The point of 429 is that you will not be using up your limited bandwidth sending the actual response, which will save you at least 99% of your bandwidth quota. It is not to find IPs to block, especially if the requestor gives up after a few requests.
The IPs that you actually need to block are the ones that are actually DoSing you without stopping even after a few retries, and even then only temporarily.
The IP addresses in the screenshot are all owned by Cloudflare, meaning that their server logs are only recording the IPs of Cloudflare's reverse proxy, not the real client IPs.
Also, the logs don't show any timestamps and there doesn't seem to be any mention of the request rate in the whole article.
I'm not trying to defend OpenAI but as someone who scrapes data I think it's unfair to throw around terms "like DDOS attack" without providing basic request rate metrics. This seems to be purely based on the use of multiple IPs, which was actually caused by their own server configuration and has nothing to do with OpenAI.
How about this: these folks put up a website in order to serve customers, not for OpenAI to scoop up all their data for their own benefit. In my opinion data should only be made available to "AI" companies on an opt-in basis, but given today's reality OpenAI should at least be polite about how they harvest data.
That and the fact that they're using a log file with the timestamps omitted as evidence of "how ruthelessly an OpenAI bot was accessing the site" makes the claims in the article a bit suspect.
OpenAI isn't necessarily in the clear here, but this is a low-quality article that doesn't provide much signal either way.
AI companies cause most of traffic on forums - https://news.ycombinator.com/item?id=42549624 - Dec 2024 (438 comments)
Now everybody calls this abuse. And a lot of it is abuse, to be fair.
Now that has been mostly blocked. Every website tries really hard to block bots (and mostly fail because Google funds their crawler millions of dollars while companies raise a stink over paying a single SWE), but it's still at the point that automated interactions with companies (through third-party services for example) are not really possible. I cannot give my credit card info to a company and have it order my favorite foods to my home every day, for example.
What AI promises, in a way, is to re-enable this.

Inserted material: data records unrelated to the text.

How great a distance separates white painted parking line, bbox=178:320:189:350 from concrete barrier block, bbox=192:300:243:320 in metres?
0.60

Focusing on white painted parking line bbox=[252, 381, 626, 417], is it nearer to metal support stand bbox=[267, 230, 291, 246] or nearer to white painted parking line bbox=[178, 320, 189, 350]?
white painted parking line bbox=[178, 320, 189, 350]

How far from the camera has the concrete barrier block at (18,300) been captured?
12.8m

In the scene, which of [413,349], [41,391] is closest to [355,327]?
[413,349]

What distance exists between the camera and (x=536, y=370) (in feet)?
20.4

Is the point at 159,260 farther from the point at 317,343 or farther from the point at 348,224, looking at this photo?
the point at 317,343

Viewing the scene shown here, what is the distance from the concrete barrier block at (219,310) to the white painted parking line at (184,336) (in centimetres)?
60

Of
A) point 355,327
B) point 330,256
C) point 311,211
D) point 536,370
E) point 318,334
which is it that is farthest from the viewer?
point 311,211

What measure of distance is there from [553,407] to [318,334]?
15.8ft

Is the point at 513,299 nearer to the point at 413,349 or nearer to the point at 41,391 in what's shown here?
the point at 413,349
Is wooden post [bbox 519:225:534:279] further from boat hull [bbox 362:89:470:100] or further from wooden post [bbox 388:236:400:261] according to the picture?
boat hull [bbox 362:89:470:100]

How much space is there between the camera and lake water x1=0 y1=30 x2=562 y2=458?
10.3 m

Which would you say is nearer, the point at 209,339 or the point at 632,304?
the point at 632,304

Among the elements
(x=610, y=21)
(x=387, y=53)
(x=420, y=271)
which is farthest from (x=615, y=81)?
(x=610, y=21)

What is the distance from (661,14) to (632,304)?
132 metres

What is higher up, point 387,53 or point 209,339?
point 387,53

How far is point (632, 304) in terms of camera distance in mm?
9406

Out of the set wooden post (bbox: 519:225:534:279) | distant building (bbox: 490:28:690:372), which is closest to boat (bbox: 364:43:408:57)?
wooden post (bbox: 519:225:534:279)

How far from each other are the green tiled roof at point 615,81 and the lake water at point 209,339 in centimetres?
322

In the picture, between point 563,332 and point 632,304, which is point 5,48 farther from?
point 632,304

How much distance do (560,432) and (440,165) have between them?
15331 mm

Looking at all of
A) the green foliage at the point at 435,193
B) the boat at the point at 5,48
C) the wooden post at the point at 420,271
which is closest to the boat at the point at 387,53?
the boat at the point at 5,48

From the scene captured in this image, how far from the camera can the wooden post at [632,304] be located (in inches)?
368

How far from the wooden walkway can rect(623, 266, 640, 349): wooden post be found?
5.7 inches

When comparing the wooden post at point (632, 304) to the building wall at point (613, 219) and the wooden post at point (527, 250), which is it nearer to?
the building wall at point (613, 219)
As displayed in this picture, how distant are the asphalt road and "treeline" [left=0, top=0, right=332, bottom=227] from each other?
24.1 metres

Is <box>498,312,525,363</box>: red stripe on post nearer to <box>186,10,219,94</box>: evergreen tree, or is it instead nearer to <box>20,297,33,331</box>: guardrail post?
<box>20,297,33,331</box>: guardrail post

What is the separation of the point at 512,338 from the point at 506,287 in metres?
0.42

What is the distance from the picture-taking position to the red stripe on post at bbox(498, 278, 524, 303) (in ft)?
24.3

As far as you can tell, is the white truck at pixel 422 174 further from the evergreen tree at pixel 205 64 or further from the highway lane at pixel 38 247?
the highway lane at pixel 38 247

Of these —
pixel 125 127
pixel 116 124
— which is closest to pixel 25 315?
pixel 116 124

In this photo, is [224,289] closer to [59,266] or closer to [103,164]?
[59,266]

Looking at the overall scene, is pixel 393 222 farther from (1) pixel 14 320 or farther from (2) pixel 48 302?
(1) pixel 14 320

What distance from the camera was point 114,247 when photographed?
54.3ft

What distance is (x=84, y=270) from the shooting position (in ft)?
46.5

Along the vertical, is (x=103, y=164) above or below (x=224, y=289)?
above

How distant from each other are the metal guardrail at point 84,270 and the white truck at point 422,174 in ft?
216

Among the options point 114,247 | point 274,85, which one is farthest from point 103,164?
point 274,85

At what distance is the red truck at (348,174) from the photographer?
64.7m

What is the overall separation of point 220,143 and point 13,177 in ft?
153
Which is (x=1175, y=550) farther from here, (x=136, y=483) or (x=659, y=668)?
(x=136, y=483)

Because AI bots are unblockable (they're more human than humans as far as these tests are concerned). For companies, and for users. And that would be a way to ... put API's into people and companies again.
Back to step 1.
Yes, VCs want this because it's an opportunity for a double-sided marketplace, but I still want it too.
I wonder to what extent is what these FANG businesses want with AI can be described as just "an API into businesses that don't want to provide an API".

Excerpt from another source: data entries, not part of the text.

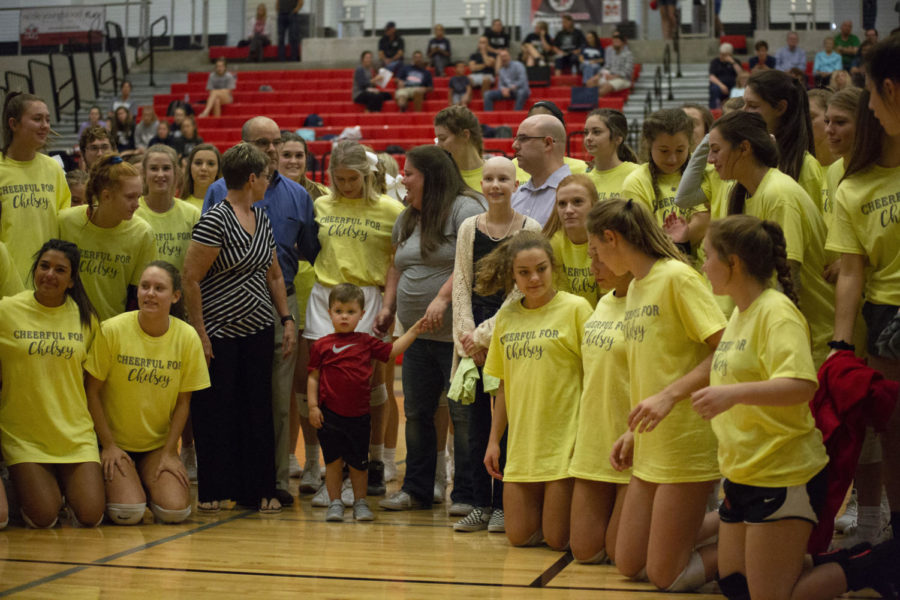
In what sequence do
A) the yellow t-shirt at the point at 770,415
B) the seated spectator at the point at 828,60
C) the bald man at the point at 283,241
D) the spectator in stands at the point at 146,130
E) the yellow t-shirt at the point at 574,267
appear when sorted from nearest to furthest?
the yellow t-shirt at the point at 770,415
the yellow t-shirt at the point at 574,267
the bald man at the point at 283,241
the spectator in stands at the point at 146,130
the seated spectator at the point at 828,60

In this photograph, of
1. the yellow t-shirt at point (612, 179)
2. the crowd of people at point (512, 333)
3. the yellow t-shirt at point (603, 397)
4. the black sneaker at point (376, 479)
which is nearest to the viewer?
the crowd of people at point (512, 333)

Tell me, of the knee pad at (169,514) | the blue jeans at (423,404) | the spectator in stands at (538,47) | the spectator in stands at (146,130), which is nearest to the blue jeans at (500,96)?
the spectator in stands at (538,47)

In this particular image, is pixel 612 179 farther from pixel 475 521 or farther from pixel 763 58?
pixel 763 58

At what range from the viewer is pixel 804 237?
4023 millimetres

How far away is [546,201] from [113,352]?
2.17 m

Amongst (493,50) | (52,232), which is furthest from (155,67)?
(52,232)

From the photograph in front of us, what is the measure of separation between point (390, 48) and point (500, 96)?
2917mm

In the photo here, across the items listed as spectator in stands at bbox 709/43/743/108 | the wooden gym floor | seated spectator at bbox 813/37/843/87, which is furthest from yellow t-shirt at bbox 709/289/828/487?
seated spectator at bbox 813/37/843/87

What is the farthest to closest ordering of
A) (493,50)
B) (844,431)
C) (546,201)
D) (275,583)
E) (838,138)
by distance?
(493,50) → (546,201) → (838,138) → (275,583) → (844,431)

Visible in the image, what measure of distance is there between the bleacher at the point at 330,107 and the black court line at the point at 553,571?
10588 millimetres

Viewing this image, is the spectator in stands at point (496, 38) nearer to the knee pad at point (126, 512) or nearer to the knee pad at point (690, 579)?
the knee pad at point (126, 512)

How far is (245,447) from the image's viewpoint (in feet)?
17.4

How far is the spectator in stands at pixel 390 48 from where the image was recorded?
60.6 feet

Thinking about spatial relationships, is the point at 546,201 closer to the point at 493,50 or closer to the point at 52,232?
the point at 52,232
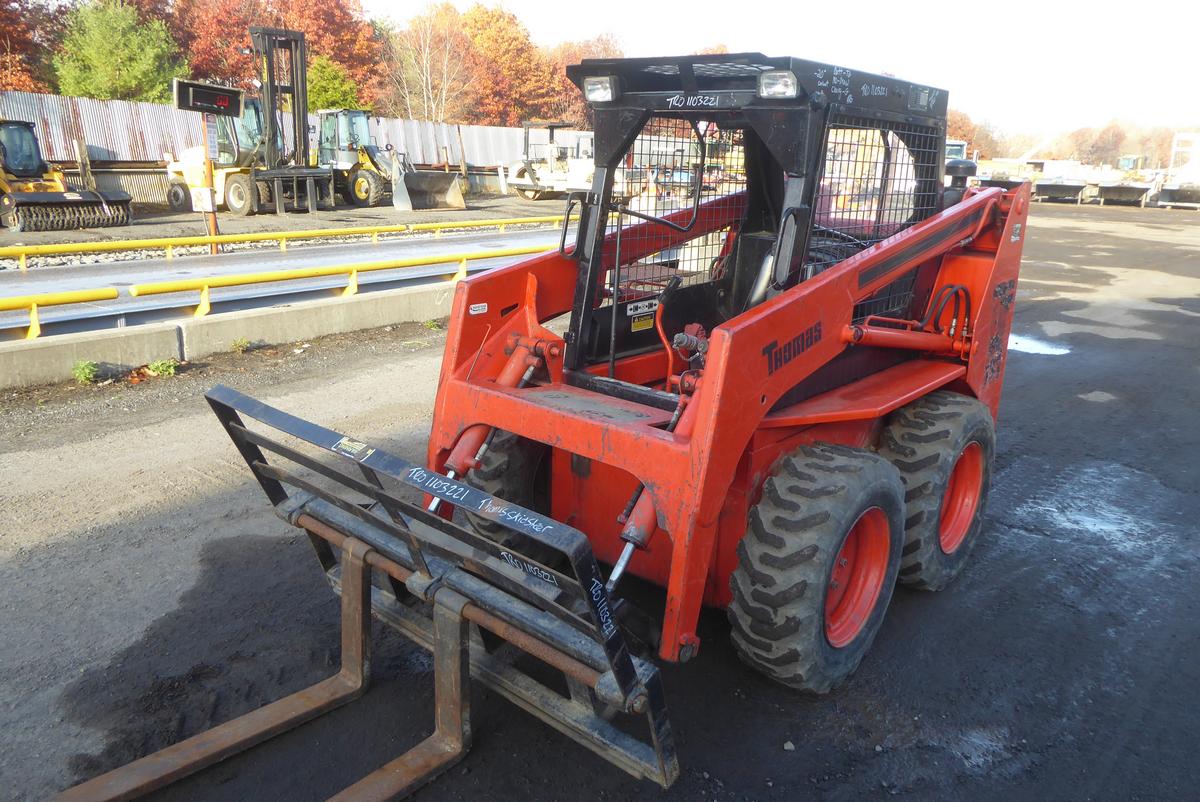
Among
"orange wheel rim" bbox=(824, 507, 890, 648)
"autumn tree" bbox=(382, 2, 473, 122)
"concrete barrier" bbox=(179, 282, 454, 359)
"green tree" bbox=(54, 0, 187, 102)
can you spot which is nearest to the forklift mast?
"concrete barrier" bbox=(179, 282, 454, 359)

It's time to level up in this arms race. Let's stop delivering html documents, use animated rendering of information that is positioned in a scene so that the user has to move elements around for it to be recognizable, like a full site captcha. It doesn't need to be overly complex for the user that can intuitively navigate even a 3D world, but will take x1000 more processing for OpenAI. Feel free to come up with your creative designs to make automation more difficult.
It seems that any router or switch over 100G is extremely expensive, and often requires some paid for OS.
The pro move would be to not block these bots. Well I guess block them if you truly can't handle their throughput request (would an ASN blacklist work?)
Or if you want to force them to slow down, start sending data, but only a random % of responses are sent (so say ignore 85% of the traffic they spam you with, and reply to the others at a super low rate or you could purposely send bad data)
Or perhaps reachout to your peering partners and talk about traffic shaping these requests.